Fondi europei e scadenze, Gagliardi: «Troppe norme e poche competenze»

Non è la capacità di spendere i fondi pubblici il vero problema degli enti locali. L’aspetto più complesso riguarda mantenere e gestire le opere realizzate grazie alle risorse europee e del Piano Nazionale di Ripresa e Resilienza (Pnrr). È l’allarme lanciato da Anna Gagliardi, giurista dell’amministrazione, che individua nelle carenze di programmazione strategica, nelle competenze insufficienti e nella mancanza di una visione di lungo periodo le principali criticità dei Comuni italiani. Un tema che riguarda da vicino anche la Puglia, dove molti enti stanno accelerando sulla realizzazione degli interventi finanziati, ma rischiano di trovarsi presto davanti al conto della manutenzione e della gestione ordinaria.

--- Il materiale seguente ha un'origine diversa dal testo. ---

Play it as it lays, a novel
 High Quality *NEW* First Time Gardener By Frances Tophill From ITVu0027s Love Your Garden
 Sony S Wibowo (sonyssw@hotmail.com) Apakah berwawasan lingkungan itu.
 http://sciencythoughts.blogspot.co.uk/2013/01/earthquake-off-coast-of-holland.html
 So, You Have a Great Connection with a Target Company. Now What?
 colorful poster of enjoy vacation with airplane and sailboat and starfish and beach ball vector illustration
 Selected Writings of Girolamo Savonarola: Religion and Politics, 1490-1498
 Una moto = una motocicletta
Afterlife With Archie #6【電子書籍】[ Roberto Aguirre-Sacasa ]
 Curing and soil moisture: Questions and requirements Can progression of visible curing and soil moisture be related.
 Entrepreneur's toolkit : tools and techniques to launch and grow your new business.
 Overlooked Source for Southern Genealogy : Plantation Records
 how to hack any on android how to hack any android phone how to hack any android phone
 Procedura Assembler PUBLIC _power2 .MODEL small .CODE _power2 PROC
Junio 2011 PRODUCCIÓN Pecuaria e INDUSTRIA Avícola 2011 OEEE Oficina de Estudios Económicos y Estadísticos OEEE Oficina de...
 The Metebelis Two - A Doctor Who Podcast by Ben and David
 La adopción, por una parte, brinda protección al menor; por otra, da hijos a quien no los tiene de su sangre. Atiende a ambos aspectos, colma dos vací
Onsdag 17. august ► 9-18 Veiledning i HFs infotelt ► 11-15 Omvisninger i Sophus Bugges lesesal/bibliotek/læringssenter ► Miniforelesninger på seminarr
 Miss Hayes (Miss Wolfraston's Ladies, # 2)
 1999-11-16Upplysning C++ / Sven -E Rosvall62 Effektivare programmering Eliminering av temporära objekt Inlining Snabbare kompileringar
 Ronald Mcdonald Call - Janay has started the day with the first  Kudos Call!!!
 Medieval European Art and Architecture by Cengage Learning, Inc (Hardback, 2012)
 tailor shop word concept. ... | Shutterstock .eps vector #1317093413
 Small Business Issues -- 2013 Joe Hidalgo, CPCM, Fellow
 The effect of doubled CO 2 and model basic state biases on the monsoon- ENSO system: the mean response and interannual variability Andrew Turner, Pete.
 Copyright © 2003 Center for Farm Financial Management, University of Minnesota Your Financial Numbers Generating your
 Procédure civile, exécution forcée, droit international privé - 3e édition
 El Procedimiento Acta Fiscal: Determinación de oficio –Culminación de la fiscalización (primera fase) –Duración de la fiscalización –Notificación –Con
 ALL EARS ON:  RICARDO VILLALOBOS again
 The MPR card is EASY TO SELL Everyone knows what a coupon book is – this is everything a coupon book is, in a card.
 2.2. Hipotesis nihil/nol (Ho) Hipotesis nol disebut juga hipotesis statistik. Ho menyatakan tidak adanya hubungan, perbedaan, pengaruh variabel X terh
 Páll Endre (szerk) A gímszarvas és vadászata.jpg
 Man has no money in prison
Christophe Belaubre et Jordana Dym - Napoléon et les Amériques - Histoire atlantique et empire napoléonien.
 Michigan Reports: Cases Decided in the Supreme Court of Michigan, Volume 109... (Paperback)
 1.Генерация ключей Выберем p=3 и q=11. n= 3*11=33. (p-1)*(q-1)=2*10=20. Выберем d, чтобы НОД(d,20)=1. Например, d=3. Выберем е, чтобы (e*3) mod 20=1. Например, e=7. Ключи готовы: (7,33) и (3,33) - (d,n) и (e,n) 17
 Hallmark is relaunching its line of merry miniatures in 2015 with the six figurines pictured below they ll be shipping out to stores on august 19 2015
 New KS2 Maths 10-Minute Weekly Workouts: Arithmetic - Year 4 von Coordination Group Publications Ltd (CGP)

Quali sono oggi le principali difficoltà dei Comuni nella gestione dei fondi pubblici?

«I problemi sono sempre gli stessi: troppe norme, poche competenze, una quantità enorme di adempimenti e cittadini che chiedono servizi sempre più complessi. È una situazione che sta mettendo in difficoltà tutti i Comuni italiani, non solo quelli pugliesi. Certamente il Mezzogiorno paga anche ritardi e criticità che si trascinano da decenni, ma il problema è ormai generale».

Quanto ha inciso l’arrivo delle risorse europee e del Pnrr?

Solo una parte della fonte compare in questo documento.